Il s'agit de poser à plat toute pensée qui traîne dans la tête, moins pour ne pas en perdre une miette plutôt que pour s'en débarrasser, et laisser l'oubli blanchir la mémoire, pour qu'un commencement soit possible.

PAIMBOEUF


Ils étaient en train de construire une grande tour. Sa structure était faite d'échafaudages de chantier. Elle était finie, nue. Elle avait trouvé sa forme mais pas encore sa force. Tous deux se trouvaient face à cette tour. C'était la tour des garçons. En face, de l'autre côté du site sur lequel s'affairaient les artisans japonais et les élèves, devait être construite une autre tour : la tour des filles. L'homme qui venait d'être interrogé prenait son café, assis sur ses deux pieds. La question qui lui était adressée, en anglais, brisa son silence. Il répondit en boitant un peu dans la langue. Sa réponse descriptive et assez précise dura une dizaine de minutes.
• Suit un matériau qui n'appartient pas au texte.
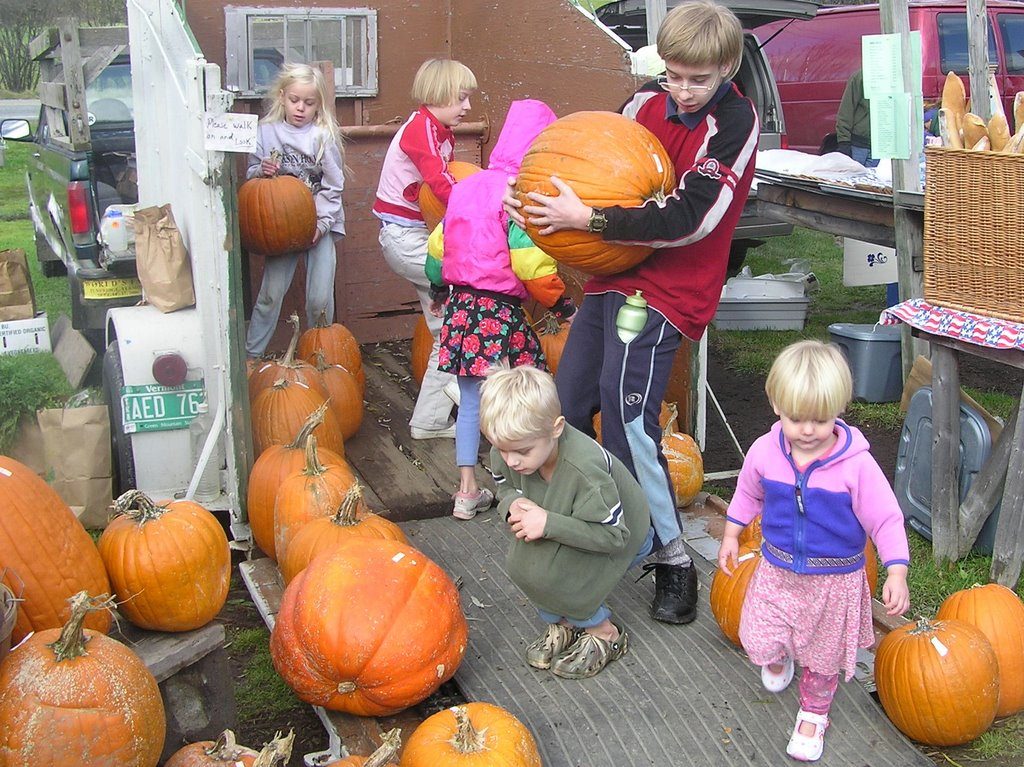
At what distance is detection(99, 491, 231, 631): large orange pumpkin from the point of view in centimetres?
331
Il parla des matériaux, de leur histoire, de la manière dont ils allaient être assemblés et fixés à la structure, des outils qu'il faudrait employer, du nombre de personnes nécessaire pour mouvoir certains éléments lourds. Puis il se tut ; de retour à son silence ; de retour à son café.
Quelques minutes plus tard il ajouta : « peut-être ».
Tous deux partirent en éclat de rire.

Quelques jours plus tard, lors d'une conversation qui animait un repas, il entendit le même mot ponctuer une autre explication. Il demanda en plaisantant, si c'était une coutume japonaise que de toujours remettre en cause leur propos, comme si une parole prononcée avec trop de clarté constituait une impolitesse. La réponse qui lui fut faite le troubla :
effectivement, ce mot « peut-être », « tabum » en japonais, est très employé. Au Japon, lui dit-on, les choses ne sont jamais ni blanches ni noires, mais toujours grises. Le Japon est une zone grise, une zone ambigüe : « aïmaï ».

C'est dans cette zone de l'ambigüité, que les choses peuvent advenir. On ne fixe jamais rien, fixer c'est comme étouffer l'élan qui anime la pensée. Le mouvement est fondamental. Le recours à un tel mot (tabum) permet de tempérer un propos qui se serait emporté et aurait détruit quelque chose, ou plutôt aurait stoppé un mouvement, et de fait empêché quelque chose d'advenir. Comme quand, par maladresse, on marche sur une fleur.
Cette remise en cause perpétuelle permet de garder un horizon toujours brumeux, duquel tout est susceptible d'émerger. C'est une culture du doute. Le maintien d'un regard neuf.